→ **What this task involves**:
Copy down word for word the lines running from the one containing "Does point 238,127" up to and including the one containing "626 millimetres". Write out only those lines.

[START Recorded information]

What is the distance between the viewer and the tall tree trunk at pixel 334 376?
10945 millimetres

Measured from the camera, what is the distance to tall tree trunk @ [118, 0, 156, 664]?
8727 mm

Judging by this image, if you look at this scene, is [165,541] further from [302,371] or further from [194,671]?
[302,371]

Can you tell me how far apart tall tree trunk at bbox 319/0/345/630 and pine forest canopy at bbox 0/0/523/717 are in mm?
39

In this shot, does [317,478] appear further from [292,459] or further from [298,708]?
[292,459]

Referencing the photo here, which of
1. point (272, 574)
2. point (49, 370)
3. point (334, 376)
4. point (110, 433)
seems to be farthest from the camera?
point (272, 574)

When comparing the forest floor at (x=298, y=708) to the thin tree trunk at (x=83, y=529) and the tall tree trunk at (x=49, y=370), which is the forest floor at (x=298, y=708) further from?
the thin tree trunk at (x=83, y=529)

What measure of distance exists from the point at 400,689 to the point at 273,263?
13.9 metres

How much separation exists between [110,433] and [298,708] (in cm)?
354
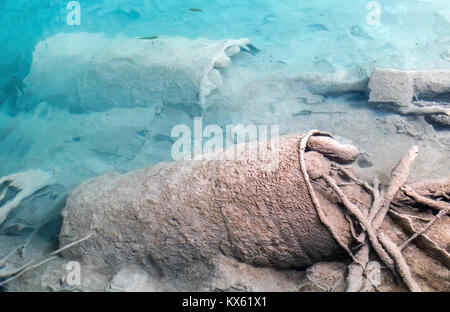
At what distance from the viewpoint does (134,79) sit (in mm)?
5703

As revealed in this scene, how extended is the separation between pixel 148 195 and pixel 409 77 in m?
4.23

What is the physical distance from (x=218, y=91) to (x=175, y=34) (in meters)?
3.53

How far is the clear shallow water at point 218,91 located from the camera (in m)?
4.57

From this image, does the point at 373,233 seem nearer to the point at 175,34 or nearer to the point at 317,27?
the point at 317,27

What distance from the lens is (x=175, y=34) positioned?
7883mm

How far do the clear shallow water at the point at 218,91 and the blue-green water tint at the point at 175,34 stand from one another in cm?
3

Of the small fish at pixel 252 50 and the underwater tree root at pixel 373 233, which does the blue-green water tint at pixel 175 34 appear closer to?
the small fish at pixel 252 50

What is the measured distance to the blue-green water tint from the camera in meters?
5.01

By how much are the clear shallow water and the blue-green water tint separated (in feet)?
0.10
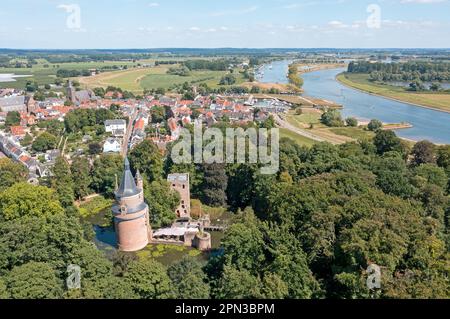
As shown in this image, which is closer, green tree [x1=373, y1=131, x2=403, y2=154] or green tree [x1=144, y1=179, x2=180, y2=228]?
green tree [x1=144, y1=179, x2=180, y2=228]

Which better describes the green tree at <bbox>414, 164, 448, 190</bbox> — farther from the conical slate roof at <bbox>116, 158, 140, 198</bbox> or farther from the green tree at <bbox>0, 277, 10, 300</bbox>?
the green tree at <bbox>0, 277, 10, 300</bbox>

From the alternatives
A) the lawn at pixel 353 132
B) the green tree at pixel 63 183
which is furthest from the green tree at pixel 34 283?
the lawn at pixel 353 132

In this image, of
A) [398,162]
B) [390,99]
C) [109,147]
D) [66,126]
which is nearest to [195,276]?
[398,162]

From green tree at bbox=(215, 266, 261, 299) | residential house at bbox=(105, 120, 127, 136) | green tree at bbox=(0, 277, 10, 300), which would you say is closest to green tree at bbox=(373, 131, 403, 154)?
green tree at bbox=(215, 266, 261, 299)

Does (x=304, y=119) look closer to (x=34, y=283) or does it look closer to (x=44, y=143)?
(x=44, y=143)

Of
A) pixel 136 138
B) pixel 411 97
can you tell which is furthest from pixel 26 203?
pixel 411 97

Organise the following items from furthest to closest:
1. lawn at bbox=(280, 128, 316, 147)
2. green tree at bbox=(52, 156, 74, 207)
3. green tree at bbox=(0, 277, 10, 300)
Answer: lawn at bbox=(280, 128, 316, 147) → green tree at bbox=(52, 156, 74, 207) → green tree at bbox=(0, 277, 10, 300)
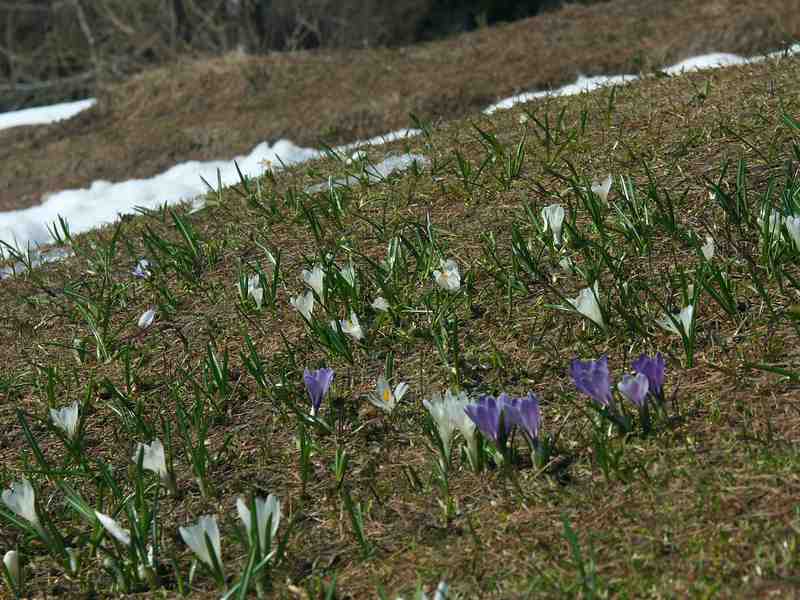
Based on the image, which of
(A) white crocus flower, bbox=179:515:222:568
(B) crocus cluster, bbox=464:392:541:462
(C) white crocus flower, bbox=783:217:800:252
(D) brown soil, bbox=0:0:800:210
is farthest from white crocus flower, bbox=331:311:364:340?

[END Recorded information]
[START Recorded information]

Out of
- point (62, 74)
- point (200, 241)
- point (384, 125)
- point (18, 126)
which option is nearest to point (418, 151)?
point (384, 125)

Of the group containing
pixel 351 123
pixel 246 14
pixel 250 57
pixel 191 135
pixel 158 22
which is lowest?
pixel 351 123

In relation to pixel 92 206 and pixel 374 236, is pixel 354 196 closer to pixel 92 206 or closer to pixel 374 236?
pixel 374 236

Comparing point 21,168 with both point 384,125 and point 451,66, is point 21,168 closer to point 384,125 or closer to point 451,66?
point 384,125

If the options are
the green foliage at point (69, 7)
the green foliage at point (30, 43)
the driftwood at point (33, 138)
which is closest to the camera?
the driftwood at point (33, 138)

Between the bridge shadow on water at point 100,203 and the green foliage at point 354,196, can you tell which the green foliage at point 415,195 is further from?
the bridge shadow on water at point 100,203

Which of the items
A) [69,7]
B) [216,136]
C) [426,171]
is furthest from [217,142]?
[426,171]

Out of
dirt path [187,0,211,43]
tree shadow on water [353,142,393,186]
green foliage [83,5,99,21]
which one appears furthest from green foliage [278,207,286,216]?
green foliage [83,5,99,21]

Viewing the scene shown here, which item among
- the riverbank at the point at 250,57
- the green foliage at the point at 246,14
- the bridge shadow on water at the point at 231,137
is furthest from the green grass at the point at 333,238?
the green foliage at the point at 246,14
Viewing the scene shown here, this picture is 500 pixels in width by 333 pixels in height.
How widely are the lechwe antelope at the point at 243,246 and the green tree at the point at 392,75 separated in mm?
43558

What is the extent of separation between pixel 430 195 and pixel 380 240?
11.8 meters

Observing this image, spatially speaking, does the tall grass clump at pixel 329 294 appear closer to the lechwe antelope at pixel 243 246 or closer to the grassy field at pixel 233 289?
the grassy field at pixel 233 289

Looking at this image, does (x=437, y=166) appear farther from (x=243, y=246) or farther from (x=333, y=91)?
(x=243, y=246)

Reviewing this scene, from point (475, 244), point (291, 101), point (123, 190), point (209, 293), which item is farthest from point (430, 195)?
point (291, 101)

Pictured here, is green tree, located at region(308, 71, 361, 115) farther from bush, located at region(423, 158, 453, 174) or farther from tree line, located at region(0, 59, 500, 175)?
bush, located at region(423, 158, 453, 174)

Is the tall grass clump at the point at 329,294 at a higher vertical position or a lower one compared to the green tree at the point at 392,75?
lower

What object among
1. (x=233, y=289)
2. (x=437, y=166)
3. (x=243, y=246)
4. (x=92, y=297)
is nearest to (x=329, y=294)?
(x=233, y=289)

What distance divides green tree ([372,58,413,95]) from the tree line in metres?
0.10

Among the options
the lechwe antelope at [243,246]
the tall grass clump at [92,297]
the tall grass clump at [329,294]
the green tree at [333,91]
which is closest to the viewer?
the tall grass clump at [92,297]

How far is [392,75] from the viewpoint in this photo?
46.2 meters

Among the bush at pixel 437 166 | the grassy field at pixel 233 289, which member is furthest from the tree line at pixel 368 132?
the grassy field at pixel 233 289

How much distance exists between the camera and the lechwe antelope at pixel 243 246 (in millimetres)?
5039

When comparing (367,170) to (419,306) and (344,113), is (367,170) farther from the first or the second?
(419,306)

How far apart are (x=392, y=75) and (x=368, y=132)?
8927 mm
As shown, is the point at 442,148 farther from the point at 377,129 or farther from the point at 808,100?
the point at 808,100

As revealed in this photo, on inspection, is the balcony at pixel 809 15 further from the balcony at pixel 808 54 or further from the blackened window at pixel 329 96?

[END Recorded information]
[START Recorded information]

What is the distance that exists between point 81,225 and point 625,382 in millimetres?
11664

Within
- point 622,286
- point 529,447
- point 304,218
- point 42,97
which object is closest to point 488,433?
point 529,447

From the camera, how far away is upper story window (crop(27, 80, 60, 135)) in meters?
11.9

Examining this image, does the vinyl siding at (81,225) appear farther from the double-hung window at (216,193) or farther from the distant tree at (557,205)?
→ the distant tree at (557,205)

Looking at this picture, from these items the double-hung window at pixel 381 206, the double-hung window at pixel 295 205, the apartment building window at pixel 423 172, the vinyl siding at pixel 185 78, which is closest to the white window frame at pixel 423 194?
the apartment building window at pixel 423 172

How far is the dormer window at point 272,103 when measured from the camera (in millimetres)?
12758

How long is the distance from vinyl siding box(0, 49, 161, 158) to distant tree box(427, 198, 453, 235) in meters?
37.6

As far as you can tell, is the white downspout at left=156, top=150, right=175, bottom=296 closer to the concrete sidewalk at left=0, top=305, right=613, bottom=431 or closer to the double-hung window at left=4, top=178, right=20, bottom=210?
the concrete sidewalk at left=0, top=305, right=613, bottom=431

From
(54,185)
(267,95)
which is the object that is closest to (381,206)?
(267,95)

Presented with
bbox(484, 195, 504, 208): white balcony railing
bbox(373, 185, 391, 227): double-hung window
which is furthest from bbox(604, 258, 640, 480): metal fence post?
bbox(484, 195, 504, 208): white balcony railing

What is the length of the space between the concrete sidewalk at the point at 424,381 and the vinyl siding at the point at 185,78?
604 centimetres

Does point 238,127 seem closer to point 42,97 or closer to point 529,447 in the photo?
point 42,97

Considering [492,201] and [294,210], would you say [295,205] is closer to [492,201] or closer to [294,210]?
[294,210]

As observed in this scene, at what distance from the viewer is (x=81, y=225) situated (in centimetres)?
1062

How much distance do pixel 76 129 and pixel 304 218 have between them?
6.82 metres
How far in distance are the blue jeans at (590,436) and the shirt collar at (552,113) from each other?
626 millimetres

[END Recorded information]

→ **In response**:
Does point 238,127 seem closer to point 42,97 or closer to point 529,447 in the photo?
point 42,97

Considering [492,201] and [294,210], would you say [295,205] is closer to [492,201] or closer to [294,210]?
[294,210]

As observed in this scene, at what distance from the viewer is (x=81, y=225) situated (in centimetres)?
1062

How much distance do pixel 76 129 and pixel 304 218 have between them?
6.82 metres
How far in distance are the blue jeans at (590,436) and the shirt collar at (552,113) from each other?
626 millimetres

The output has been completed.